Show each line in the listing below that contains the word "MegaDetector".

Source data:
========

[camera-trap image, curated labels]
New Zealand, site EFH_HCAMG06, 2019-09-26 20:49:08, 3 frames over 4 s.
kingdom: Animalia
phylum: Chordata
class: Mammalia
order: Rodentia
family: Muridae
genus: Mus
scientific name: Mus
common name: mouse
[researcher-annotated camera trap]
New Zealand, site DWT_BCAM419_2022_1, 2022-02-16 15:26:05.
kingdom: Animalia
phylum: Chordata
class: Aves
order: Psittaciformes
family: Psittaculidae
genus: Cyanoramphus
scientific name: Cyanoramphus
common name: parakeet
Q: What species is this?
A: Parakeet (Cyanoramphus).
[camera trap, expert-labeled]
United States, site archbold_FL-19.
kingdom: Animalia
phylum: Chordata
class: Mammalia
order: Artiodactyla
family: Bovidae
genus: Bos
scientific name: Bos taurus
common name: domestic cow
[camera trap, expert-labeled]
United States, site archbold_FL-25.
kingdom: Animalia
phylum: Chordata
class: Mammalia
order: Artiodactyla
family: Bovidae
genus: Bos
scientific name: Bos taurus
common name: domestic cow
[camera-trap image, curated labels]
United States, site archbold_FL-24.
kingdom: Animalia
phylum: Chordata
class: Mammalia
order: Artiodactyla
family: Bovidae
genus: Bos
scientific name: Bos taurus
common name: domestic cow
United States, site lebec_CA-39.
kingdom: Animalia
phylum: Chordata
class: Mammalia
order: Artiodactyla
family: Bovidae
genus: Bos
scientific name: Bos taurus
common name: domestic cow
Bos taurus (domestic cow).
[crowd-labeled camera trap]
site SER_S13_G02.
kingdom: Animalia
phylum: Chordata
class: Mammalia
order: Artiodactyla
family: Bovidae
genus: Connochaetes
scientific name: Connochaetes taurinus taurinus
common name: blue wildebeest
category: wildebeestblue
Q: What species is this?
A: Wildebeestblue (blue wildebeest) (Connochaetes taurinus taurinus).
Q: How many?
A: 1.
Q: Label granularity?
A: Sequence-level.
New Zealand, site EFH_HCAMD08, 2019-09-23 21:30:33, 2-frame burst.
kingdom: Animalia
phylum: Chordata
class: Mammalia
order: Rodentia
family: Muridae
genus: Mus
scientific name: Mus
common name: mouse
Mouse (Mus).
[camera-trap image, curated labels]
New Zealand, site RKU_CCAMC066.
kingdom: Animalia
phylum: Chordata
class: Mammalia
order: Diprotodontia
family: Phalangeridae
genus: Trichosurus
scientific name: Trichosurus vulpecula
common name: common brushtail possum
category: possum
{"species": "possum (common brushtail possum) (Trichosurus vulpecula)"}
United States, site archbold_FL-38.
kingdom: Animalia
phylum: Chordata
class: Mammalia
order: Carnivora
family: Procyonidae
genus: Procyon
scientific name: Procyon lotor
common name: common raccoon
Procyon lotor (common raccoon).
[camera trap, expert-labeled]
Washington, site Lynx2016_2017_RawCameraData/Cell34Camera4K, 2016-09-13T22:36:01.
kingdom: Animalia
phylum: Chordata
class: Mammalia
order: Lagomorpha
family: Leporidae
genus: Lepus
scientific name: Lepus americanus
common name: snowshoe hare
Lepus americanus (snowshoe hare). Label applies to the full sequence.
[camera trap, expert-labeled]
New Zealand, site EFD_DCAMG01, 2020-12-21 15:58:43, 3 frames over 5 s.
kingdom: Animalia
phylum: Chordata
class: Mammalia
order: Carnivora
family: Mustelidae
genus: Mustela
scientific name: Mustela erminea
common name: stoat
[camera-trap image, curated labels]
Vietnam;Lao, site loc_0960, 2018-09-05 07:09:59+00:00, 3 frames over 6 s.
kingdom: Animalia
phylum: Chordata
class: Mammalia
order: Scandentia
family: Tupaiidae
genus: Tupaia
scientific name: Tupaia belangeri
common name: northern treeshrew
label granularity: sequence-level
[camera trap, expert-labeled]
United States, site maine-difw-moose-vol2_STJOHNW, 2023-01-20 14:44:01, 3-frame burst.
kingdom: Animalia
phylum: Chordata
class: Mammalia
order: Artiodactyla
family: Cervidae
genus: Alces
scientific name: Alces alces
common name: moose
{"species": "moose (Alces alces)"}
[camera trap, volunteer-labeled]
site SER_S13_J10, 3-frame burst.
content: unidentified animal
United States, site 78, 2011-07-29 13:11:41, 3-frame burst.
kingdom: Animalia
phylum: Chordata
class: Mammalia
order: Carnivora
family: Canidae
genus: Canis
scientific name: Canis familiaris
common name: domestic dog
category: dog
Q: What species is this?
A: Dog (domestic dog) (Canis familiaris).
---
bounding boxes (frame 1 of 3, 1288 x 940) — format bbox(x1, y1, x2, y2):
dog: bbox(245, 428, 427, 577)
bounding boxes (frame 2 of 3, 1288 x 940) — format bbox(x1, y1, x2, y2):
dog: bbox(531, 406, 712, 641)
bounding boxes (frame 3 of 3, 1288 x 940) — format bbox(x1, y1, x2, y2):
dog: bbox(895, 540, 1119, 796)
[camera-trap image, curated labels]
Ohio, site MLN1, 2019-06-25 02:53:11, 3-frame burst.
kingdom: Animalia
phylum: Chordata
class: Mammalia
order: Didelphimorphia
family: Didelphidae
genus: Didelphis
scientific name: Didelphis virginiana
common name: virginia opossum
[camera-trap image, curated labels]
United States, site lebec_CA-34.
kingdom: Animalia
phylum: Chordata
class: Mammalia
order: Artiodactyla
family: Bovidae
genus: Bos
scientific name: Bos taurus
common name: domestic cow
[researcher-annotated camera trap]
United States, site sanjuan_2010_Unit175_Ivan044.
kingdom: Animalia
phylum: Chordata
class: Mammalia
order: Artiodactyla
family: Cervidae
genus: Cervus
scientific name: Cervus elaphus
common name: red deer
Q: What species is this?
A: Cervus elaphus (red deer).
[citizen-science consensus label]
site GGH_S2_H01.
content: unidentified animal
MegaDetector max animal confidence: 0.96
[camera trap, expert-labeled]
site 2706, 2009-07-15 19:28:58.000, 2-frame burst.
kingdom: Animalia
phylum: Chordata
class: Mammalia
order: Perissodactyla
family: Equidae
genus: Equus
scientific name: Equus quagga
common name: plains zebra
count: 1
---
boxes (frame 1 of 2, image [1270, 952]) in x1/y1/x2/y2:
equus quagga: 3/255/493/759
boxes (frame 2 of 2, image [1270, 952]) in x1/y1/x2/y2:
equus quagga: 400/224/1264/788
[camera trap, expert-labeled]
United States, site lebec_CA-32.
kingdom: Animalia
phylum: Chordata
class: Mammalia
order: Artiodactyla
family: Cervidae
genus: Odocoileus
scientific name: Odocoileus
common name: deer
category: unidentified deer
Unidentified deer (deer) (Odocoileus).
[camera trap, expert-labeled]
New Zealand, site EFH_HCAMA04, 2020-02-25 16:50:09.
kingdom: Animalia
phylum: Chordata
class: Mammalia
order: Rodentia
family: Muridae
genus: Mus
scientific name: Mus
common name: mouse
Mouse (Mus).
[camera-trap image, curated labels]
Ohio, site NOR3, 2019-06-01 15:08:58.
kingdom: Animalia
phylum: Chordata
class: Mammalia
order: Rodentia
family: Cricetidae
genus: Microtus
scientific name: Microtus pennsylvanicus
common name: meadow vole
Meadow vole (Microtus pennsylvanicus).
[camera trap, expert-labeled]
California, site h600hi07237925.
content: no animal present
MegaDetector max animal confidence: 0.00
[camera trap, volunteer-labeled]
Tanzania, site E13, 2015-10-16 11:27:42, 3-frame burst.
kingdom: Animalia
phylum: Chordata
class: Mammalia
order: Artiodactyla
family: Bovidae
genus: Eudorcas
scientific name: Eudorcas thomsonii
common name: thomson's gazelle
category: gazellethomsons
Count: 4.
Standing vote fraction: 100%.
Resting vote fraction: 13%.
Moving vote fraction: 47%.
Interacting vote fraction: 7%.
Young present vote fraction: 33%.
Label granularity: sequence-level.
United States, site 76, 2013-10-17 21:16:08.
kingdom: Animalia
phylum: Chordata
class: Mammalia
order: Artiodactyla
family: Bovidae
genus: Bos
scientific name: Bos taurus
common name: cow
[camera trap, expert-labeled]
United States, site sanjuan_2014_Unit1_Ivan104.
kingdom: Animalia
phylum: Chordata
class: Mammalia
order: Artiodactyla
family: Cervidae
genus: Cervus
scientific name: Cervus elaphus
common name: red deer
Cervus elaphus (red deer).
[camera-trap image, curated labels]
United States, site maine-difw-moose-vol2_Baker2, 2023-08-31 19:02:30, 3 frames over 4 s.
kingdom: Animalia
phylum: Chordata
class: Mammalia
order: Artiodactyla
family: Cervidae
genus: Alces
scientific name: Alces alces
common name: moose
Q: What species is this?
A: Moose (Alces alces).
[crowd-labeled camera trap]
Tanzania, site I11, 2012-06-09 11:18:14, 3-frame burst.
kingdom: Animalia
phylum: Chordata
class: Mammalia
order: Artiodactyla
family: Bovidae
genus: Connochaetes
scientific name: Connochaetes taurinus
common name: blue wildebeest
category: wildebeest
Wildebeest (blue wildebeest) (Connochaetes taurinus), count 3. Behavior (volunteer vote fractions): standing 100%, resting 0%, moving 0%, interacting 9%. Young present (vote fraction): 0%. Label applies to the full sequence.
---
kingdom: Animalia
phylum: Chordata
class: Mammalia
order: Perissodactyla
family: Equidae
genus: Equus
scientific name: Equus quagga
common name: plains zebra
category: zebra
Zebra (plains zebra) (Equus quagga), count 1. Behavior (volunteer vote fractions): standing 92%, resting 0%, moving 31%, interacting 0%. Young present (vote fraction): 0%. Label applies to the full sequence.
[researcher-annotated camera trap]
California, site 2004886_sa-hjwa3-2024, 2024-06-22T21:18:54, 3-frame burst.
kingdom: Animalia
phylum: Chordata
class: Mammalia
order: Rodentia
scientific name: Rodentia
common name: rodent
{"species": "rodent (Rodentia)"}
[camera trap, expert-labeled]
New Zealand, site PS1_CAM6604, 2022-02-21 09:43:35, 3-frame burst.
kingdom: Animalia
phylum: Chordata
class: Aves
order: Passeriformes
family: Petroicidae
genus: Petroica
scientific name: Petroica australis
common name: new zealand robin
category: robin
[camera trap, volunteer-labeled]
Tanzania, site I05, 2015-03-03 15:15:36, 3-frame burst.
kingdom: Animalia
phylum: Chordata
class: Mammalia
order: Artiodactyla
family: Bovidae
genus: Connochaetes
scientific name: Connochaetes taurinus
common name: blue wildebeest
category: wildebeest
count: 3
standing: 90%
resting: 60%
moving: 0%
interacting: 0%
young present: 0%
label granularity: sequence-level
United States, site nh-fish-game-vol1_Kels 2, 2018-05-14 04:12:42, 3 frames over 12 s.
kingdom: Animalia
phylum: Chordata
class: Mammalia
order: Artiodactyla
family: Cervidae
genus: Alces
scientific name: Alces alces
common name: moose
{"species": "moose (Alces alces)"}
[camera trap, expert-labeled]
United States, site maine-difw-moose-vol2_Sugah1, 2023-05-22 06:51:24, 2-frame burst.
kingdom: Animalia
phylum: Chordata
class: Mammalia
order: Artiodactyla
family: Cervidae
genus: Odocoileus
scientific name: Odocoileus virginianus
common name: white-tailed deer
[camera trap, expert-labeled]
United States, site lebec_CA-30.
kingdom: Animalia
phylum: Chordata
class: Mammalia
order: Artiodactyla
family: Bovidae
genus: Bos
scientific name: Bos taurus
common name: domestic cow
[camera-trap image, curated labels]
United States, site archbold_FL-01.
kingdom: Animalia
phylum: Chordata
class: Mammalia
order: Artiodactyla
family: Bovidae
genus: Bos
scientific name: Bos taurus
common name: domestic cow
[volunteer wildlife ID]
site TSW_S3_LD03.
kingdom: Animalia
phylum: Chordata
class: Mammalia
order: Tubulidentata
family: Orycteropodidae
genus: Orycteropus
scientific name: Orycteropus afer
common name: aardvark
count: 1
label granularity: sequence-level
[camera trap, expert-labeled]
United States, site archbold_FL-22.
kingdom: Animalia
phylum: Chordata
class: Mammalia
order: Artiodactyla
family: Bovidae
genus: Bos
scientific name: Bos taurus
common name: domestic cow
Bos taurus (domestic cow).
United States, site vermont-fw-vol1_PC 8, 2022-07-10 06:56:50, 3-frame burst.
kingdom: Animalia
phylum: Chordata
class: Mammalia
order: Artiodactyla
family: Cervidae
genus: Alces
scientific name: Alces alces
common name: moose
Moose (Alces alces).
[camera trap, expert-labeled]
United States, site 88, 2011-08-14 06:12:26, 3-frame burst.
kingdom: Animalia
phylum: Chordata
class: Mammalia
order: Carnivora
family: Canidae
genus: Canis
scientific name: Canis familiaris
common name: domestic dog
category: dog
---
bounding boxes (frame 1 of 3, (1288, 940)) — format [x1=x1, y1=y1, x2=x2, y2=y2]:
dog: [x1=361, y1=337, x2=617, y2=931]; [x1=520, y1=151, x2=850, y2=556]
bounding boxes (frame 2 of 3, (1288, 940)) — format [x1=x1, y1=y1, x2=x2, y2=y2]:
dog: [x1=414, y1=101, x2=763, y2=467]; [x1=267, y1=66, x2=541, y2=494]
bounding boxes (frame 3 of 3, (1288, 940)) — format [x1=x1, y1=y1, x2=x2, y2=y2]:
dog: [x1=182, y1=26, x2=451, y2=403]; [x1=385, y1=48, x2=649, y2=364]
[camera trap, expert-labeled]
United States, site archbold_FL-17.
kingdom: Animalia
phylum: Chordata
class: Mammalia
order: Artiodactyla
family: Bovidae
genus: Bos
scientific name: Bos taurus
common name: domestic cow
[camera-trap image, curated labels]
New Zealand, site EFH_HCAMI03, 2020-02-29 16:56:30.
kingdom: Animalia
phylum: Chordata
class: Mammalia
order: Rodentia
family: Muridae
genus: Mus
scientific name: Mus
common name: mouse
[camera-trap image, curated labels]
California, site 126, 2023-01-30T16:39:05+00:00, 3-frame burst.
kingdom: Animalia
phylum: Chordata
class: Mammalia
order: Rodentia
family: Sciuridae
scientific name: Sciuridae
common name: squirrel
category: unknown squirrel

========

Answer for the task:
MegaDetector max animal confidence: 0.96
MegaDetector max animal confidence: 0.00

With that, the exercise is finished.